#### TEXT EXCERPT
2. A method of enhancing hydrocarbon production from a subsurface
area in accordance with claim 1, further comprising performing a
treatment on said second wellbore.
3. A method of enhancing hydrocarbon production from a subsurface
area in accordance with claim 2, wherein said treatment inhibits
fluid from entering said second wellbore at said identified
location and flowing to the surface comprises installing one or
more of a bridge plug, a packer, a casing patch, gel, or cement
within said second wellbore.
4. A method of enhancing hydrocarbon production from a subsurface
area in accordance with claim 2, wherein said treatment enhances
the production of fluid entering the wellbore from areas other than
the identified location.
5. A method of enhancing hydrocarbon production from a subsurface
area in accordance with claim 1, further comprising modifying the
rate at which fluid is being withdrawn from said second
wellbore.
########
#### DATA ENTRIES
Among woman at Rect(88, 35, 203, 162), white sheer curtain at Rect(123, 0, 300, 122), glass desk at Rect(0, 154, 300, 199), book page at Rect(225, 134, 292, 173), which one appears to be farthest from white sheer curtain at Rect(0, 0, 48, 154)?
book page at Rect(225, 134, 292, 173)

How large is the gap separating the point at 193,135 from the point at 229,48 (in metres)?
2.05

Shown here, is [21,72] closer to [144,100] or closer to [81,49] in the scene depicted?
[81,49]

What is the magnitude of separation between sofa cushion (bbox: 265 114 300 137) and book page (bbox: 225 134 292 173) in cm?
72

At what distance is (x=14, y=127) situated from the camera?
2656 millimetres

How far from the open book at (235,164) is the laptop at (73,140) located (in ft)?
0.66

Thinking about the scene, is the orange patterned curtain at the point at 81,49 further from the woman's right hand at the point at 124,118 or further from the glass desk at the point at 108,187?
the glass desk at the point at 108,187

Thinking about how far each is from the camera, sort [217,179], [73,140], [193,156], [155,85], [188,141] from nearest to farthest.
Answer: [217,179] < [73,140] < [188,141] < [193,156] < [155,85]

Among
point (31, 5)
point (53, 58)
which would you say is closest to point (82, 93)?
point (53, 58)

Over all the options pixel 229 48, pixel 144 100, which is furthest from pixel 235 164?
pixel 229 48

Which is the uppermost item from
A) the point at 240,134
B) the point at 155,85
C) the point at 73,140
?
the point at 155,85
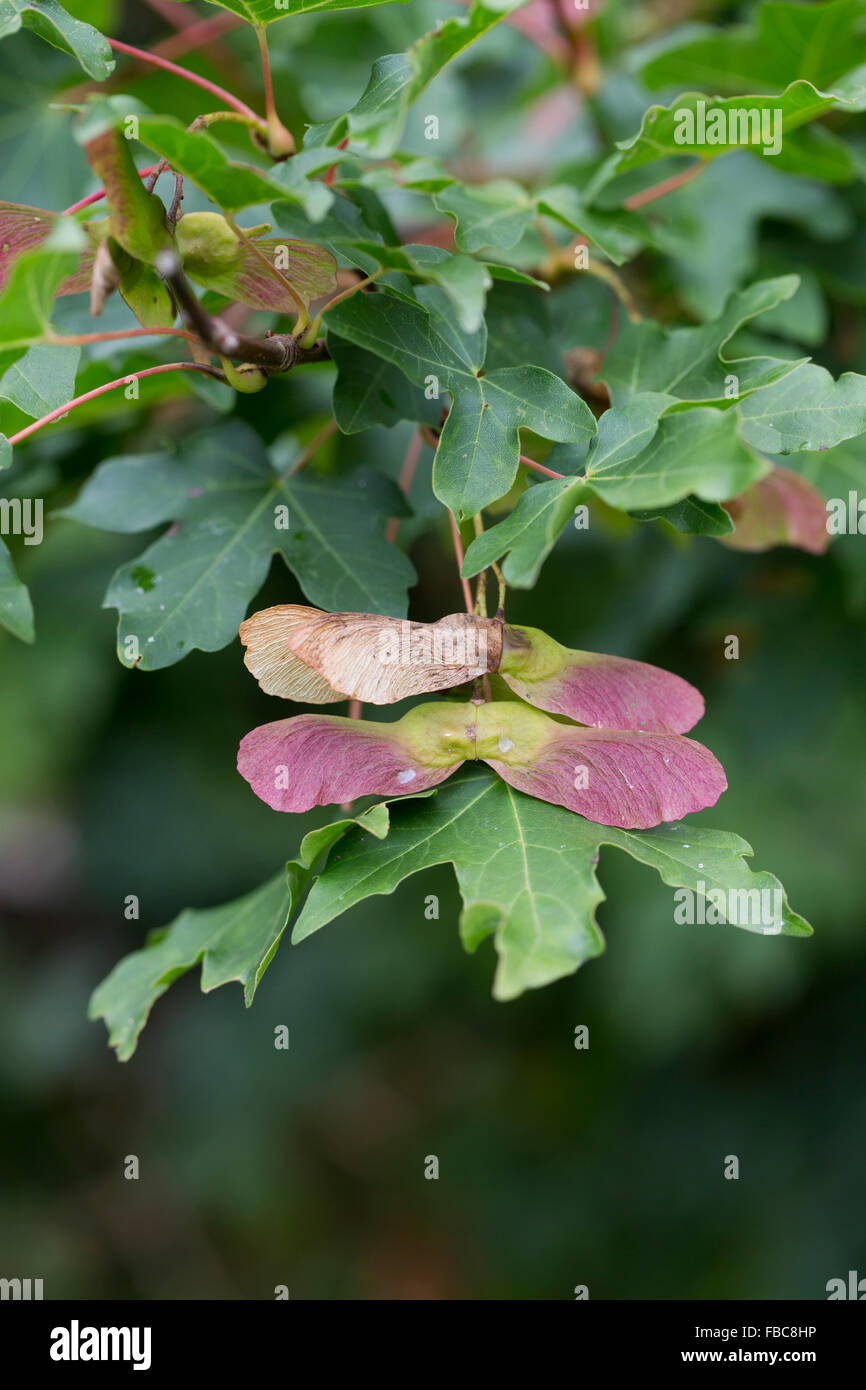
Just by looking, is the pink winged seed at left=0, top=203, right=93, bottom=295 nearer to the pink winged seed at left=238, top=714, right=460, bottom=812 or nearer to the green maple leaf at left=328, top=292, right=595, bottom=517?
########
» WORK INSTRUCTIONS:
A: Set down the patent claims word for word, starting at "2. A method" and ending at "on said second wellbore.".
B: In the patent claims, what does claim 5 add to the method of claim 1?
C: Carry the patent claims forward from their last sentence.
The lines have no connection to the patent claims.

» REPLIES:
A:
2. A method of enhancing hydrocarbon production from a subsurface
area in accordance with claim 1, further comprising performing a
treatment on said second wellbore.

B: It adds modifying the rate at which fluid is being withdrawn from the second wellbore.

C:
6. A method of monitoring a nonhydrocarbon and nonaqueous fluid
injected into the earth's subsurface through a first wellbore
comprising: positioning a fluid analysis tool within a second
wellbore; determining the presence of said injected nonhydrocarbon
and nonaqueous fluid by determining fluid properties of said
injected nonhydrocarbon and nonaqueous fluid using said fluid
analysis tool; repositioning said fluid analysis tool at a
different location within said second wellbore, determining the
presence of said injected nonhydrocarbon and nonaqueous fluid at
said different location by making a measurement downhole on said
injected nonhydrocarbon and nonaqueous fluid using said fluid
analysis tool, and comparing the measurements made at said
different locations.
7. A method of monitoring a nonhydrocarbon and nonaqueous fluid
injected into the earth's subsurface through a first wellbore
comprising: positioning a fluid analysis tool within a second
wellbore; and determining the presence of said injected
nonhydrocarbon and nonaqueous fluid by making a measurement
downhole comprising determining fluid properties of said injected
nonhydrocarbon and nonaqueous fluid using said fluid analysis tool.
Description
CROSS-REFERENCE TO RELATED APPLICATIONS
[0001] This application is a continuation of U.S. Publication No.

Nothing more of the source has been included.